▸ **Problem details**
Starting with the line that contains "Clouded Leopard In The Grass Poster" and stopping after the line that contains "White Rhinoceros in", return each line below exactly as written, with no others.

··· Source material

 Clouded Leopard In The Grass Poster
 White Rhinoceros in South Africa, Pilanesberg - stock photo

······
··· Source material

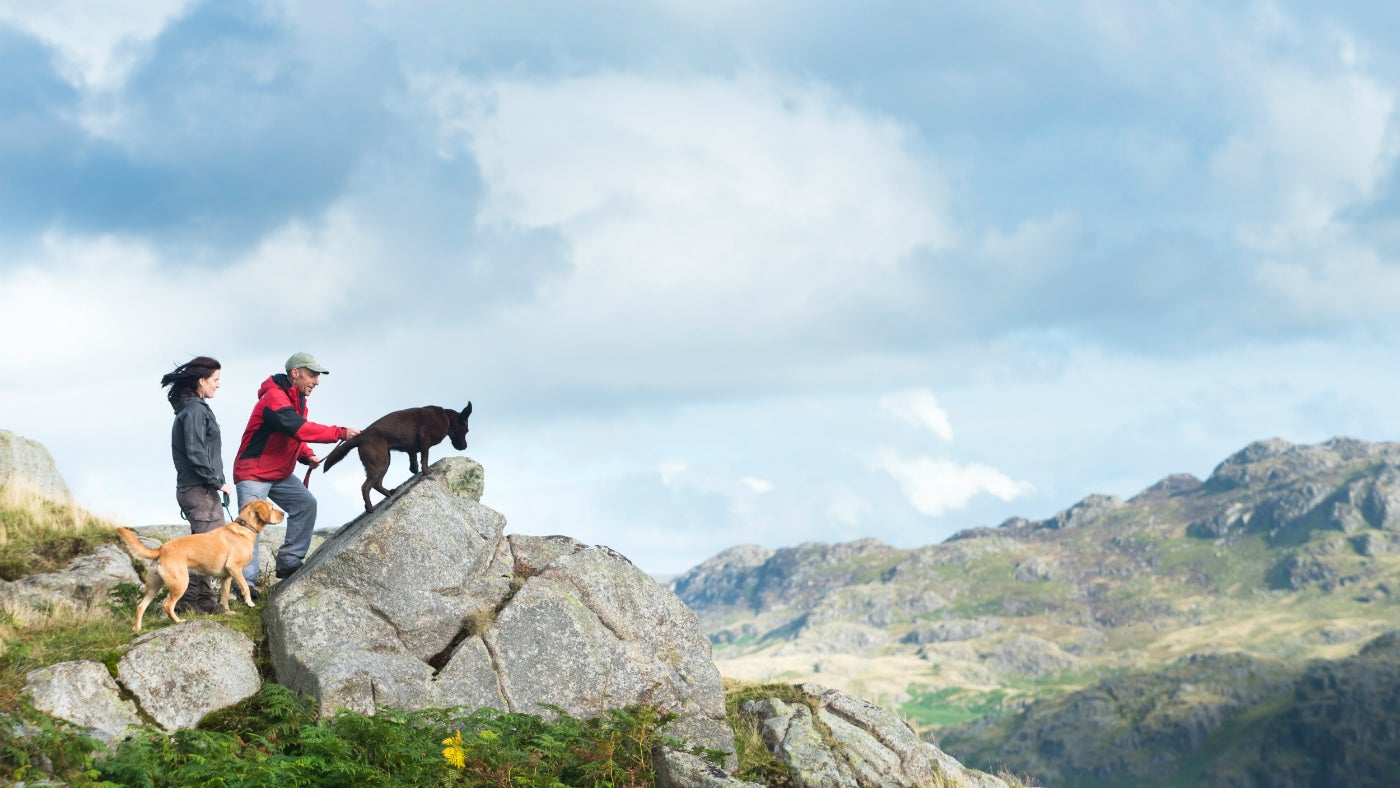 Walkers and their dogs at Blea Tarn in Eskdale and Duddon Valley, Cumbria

······

▸ **Exercise output**
 Clouded Leopard In The Grass Poster
 White Rhinoceros in South Africa, Pilanesberg - stock photo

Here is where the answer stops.